─── Data provided

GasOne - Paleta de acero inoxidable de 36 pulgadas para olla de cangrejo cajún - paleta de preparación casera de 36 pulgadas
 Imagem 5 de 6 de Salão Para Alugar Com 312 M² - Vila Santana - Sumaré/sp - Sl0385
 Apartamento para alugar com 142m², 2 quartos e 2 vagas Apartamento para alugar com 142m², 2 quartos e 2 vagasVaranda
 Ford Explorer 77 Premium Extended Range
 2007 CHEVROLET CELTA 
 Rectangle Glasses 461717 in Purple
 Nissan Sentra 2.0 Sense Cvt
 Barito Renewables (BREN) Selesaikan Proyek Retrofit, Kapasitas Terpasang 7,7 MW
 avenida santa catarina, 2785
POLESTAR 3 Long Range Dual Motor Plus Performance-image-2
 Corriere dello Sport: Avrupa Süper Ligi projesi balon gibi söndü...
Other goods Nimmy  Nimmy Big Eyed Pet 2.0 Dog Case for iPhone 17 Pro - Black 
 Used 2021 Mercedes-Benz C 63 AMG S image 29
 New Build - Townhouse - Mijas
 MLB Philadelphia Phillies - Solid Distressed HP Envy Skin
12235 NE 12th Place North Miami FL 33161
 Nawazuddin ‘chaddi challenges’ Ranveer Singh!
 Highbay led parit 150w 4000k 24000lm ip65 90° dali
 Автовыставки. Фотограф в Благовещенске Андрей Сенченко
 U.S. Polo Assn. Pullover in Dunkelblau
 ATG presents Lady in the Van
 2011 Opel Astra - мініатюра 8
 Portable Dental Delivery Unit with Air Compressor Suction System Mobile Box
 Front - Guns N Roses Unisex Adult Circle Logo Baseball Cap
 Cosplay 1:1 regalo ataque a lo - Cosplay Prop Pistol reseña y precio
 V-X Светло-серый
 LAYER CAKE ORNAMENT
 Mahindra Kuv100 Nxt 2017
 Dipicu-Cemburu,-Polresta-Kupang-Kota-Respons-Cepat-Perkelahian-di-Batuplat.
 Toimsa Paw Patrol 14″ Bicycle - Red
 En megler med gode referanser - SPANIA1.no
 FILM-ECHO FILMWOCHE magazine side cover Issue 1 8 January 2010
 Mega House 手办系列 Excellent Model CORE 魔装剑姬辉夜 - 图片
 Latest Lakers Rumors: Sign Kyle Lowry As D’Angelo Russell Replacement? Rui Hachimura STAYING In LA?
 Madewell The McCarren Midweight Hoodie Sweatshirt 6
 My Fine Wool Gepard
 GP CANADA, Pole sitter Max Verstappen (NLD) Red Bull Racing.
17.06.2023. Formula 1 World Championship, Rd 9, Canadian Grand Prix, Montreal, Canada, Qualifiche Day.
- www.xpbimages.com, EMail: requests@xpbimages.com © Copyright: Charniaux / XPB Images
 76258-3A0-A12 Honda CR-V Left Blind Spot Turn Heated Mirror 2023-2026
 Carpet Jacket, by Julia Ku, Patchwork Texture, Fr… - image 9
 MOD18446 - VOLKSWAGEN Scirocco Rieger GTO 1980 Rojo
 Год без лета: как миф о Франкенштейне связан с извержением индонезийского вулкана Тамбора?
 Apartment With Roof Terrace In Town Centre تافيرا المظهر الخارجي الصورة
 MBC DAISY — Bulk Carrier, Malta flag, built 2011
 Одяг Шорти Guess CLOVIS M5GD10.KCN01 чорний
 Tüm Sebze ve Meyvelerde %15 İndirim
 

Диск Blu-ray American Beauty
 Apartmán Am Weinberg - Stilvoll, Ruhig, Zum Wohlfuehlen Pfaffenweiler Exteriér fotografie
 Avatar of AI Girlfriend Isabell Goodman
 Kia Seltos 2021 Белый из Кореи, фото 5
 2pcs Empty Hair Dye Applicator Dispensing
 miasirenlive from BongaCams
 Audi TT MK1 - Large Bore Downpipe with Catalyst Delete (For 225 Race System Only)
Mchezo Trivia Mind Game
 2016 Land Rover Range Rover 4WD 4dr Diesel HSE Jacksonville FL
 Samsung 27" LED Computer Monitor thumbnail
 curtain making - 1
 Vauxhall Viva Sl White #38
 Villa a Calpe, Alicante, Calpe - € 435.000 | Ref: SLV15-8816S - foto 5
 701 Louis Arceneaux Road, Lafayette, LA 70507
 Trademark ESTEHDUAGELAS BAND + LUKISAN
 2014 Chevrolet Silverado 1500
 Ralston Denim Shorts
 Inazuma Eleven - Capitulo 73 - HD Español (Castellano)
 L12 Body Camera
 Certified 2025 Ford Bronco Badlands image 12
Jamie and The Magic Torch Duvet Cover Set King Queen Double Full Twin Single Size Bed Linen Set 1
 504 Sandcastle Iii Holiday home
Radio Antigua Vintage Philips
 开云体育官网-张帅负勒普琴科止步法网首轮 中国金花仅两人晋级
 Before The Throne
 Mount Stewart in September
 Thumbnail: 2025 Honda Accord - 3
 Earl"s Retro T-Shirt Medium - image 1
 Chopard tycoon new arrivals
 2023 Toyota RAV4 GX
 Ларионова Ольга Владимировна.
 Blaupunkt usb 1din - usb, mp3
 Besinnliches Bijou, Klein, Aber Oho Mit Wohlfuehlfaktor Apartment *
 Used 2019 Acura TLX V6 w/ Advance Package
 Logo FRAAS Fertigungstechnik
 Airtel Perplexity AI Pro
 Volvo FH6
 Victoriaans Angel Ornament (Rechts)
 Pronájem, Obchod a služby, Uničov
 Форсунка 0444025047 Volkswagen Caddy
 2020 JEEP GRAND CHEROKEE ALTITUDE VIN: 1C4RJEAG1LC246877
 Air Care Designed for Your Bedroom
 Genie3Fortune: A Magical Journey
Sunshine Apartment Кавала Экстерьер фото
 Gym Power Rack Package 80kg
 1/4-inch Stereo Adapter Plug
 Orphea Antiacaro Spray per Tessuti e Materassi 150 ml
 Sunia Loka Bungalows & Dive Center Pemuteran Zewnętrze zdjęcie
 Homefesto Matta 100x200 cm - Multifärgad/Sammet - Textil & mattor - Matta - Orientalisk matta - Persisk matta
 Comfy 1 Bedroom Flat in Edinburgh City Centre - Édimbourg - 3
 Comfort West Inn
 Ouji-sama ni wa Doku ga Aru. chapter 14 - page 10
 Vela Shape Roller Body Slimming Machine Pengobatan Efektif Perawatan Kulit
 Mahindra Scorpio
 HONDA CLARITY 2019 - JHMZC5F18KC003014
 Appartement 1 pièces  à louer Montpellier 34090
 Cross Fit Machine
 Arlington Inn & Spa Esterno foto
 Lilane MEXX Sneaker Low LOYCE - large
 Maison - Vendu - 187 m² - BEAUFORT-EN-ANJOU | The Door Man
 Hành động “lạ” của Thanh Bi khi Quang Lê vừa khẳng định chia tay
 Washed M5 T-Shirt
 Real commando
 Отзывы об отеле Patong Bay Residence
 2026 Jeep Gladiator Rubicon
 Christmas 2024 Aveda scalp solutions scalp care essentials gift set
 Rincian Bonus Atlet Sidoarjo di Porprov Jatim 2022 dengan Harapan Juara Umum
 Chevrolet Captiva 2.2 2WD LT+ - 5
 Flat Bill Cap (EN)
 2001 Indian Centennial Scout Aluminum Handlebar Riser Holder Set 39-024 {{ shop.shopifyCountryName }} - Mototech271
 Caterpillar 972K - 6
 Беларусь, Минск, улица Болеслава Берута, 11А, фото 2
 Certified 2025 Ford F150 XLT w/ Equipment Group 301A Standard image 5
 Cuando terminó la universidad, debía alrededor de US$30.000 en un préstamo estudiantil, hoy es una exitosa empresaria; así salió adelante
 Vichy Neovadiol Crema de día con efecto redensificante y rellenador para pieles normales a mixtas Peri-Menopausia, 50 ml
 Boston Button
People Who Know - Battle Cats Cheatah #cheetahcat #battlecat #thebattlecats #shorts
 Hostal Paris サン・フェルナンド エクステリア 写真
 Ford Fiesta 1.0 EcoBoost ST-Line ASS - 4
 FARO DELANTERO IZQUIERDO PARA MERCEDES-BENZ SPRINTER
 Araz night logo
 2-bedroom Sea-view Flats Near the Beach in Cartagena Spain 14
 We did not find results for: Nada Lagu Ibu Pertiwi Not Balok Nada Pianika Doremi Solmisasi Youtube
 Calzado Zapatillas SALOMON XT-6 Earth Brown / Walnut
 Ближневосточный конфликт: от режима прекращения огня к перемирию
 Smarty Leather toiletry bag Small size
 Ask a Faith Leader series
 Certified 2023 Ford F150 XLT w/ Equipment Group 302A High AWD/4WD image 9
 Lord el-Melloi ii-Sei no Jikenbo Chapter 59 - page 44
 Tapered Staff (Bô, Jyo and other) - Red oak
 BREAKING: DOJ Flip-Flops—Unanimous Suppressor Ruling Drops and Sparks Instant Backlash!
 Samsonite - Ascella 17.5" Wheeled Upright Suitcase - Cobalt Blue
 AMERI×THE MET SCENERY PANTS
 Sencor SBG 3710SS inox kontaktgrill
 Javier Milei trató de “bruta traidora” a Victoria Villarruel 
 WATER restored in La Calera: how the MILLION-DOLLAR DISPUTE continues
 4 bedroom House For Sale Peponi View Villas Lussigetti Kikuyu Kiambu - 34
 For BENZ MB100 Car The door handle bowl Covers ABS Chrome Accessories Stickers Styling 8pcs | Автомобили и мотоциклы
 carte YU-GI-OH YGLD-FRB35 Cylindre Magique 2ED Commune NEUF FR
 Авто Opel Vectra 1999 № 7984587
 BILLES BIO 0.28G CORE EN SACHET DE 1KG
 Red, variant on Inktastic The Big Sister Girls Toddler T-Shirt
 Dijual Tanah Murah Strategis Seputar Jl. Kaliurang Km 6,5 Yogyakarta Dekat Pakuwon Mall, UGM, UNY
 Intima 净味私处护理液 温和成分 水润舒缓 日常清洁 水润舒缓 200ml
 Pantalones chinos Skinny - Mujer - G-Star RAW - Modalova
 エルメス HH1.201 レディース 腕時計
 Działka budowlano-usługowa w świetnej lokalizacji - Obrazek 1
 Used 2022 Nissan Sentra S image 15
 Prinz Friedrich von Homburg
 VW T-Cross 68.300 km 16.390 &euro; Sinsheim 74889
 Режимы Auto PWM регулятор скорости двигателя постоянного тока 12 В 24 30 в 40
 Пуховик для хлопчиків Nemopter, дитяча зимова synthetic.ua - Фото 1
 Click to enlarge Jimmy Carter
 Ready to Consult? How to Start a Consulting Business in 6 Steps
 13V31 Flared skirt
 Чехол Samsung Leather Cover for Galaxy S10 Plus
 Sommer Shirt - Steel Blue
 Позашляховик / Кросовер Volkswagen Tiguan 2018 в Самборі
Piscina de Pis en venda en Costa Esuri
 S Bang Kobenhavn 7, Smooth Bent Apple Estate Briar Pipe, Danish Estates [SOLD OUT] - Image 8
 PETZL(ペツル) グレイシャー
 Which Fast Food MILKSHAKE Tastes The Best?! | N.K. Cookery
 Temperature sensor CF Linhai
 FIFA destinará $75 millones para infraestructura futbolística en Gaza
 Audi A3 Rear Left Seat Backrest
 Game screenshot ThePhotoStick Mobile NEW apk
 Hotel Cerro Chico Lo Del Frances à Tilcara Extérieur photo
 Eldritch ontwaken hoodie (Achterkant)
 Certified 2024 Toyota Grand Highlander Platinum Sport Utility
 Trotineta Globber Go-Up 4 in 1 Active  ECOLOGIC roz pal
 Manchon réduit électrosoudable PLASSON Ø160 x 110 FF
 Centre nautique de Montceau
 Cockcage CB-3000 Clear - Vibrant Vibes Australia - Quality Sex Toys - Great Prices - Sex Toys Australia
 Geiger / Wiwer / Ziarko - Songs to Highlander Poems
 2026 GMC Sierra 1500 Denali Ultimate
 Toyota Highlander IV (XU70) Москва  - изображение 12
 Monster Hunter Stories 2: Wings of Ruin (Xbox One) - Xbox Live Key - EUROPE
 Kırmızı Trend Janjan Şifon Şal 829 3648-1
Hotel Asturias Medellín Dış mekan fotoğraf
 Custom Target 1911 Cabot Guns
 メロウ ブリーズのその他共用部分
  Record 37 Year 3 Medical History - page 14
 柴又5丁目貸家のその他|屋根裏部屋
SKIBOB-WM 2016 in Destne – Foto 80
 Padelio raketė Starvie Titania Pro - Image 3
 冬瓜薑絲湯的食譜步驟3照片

──────

## Exercise goal
Only the lines above starting at the one containing "Mahindra Scorpio" and ending at the one containing "định chia tay", both included, are to be returned, exactly as they read.

## Reply
 Mahindra Scorpio
 HONDA CLARITY 2019 - JHMZC5F18KC003014
 Appartement 1 pièces  à louer Montpellier 34090
 Cross Fit Machine
 Arlington Inn & Spa Esterno foto
 Lilane MEXX Sneaker Low LOYCE - large
 Maison - Vendu - 187 m² - BEAUFORT-EN-ANJOU | The Door Man
 Hành động “lạ” của Thanh Bi khi Quang Lê vừa khẳng định chia tay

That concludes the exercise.